I just finished reading AFTERWORLDS by Scott Westerfeld.
I’ve read almost everything he’s written and loved it all. This book was no exception. And it taught me something along the way, peeled back a layer of me and said… LOOK! Think about this.
In Afterworlds, eighteen-year-old Darcy Patel’s book is being published. Insert me being slightly jealous, because I didn’t even know I wanted to write until I was 31. I wanted to hate her for reaching that goal so young. But I couldn’t. I liked her.
Why? Because she was me. We may be worlds apart in age, but we share the same experience. Like me, she’s waiting for edit notes, waiting to be published, waiting to become the author she hopes she can be. All the while feeling like a fraud, wondering when everyone will figure out she doesn’t belong with them.

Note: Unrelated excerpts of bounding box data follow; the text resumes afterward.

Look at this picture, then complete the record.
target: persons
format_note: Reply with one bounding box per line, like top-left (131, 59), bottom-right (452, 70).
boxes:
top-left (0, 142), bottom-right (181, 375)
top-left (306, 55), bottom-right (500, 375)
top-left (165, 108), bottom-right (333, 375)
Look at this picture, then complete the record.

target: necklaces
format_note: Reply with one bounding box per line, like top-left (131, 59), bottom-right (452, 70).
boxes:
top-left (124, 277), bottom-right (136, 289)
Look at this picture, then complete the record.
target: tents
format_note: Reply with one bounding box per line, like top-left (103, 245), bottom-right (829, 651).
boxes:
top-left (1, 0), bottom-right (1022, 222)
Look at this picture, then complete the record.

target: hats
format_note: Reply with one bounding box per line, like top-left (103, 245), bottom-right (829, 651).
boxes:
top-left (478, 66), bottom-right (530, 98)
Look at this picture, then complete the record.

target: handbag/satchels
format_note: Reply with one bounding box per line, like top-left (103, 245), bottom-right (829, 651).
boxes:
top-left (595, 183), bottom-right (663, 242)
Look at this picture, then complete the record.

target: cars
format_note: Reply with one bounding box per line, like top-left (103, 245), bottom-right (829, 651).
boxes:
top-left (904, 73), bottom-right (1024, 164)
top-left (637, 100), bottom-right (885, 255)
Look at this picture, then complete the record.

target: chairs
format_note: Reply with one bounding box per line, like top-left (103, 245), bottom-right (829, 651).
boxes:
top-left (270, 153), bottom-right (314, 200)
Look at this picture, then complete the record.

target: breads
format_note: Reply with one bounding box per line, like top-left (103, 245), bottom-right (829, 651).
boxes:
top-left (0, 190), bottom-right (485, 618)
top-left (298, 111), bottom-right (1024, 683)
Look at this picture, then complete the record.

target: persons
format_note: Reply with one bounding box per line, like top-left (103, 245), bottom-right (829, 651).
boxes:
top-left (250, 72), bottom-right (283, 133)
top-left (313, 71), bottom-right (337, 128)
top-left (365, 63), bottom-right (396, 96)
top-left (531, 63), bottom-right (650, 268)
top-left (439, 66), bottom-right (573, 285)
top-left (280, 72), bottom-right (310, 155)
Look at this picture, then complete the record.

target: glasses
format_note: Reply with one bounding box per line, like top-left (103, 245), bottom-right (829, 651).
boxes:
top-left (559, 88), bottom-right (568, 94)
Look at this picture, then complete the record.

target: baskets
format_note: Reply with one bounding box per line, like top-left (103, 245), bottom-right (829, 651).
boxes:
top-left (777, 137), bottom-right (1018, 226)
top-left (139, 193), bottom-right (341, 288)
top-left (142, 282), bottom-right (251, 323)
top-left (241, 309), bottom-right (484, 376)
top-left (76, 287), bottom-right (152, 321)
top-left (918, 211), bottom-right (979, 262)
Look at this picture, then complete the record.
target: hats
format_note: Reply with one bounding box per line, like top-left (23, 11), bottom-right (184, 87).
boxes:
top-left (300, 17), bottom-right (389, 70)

Imposter syndrome. It’s a thing.
Wikipedia.org defines impostor syndrome as “a psychological phenomenon in which people are unable to internalize their accomplishments. Despite external evidence of their competence, those with the syndrome remain convinced that they are frauds and do not deserve the success they have achieved. Proof of success is dismissed as luck, timing, or as a result of deceiving others into thinking they are more intelligent and competent than they believe themselves to be.”
Holy crud. This. And it applies to so many people. And now I can name what’s going on in my head. Not that it having a name stops the thoughts from crowding in my mind and taking over.
“Wow! Kathy! Look at your stories in this beautiful anthology!”
“Kathy! You’re getting a book published!”
And cue me hiding. Why did these things happen? Luck? Yup, a little. Mostly, people are being nice to me. And then I get a story rejected and BAM! See? I’m not good enough.
Yet logically, I know these thoughts are… WRONG-O! I do! Kinda.
My mind whispers that my book won’t be published. I made the whole thing up (then I re-read the e-mail and flail all over again). BUT… The publishers might change their minds. And when it is a book? When I hold that thing in my hand?
But will the feeling of being a fraud go away? I doubt it.
And that’s okay.
I’ll keep writing. Doing the best I can, constantly surprised when things like publishing happen. And I’ll enjoy the ride. And when I’m exposed for the fraud I am, no biggie. I already knew.
For all people out there with thoughts like these. It’s a thing. Embrace it. And KEEP DOING WHAT YOU DO! I’m here with you.